(Collected data entries)
▼

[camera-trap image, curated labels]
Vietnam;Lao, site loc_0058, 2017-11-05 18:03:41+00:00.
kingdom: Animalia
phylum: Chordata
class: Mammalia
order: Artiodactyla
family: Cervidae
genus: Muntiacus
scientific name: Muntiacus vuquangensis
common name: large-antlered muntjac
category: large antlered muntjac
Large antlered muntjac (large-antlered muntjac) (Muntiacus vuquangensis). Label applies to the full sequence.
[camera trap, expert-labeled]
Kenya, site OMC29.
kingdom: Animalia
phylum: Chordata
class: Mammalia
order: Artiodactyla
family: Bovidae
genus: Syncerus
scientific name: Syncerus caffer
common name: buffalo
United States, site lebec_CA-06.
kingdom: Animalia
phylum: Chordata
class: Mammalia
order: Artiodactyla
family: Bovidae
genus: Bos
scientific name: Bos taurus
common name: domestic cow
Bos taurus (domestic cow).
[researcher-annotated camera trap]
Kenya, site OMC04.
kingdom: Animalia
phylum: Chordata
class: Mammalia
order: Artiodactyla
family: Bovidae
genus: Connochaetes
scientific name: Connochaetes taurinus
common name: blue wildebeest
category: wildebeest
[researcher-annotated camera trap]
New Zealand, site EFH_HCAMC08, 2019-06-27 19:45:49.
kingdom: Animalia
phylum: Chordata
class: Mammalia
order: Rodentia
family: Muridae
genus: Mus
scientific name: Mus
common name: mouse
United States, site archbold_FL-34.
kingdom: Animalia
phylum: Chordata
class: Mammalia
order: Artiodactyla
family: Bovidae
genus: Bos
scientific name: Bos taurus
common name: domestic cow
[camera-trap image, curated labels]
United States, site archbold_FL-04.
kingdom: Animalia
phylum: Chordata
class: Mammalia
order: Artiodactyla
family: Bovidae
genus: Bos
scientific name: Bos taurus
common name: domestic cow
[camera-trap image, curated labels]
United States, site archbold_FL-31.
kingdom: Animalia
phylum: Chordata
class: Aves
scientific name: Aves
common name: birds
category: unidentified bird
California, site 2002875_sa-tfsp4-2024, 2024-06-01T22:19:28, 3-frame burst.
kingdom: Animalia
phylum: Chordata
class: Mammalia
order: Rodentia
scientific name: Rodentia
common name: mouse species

▲

Problem:
Give again, exactly as written, the lines running from the first line of the data above through the line that contains "common name: large-antlered muntjac".

Exercise answer:
[camera-trap image, curated labels]
Vietnam;Lao, site loc_0058, 2017-11-05 18:03:41+00:00.
kingdom: Animalia
phylum: Chordata
class: Mammalia
order: Artiodactyla
family: Cervidae
genus: Muntiacus
scientific name: Muntiacus vuquangensis
common name: large-antlered muntjac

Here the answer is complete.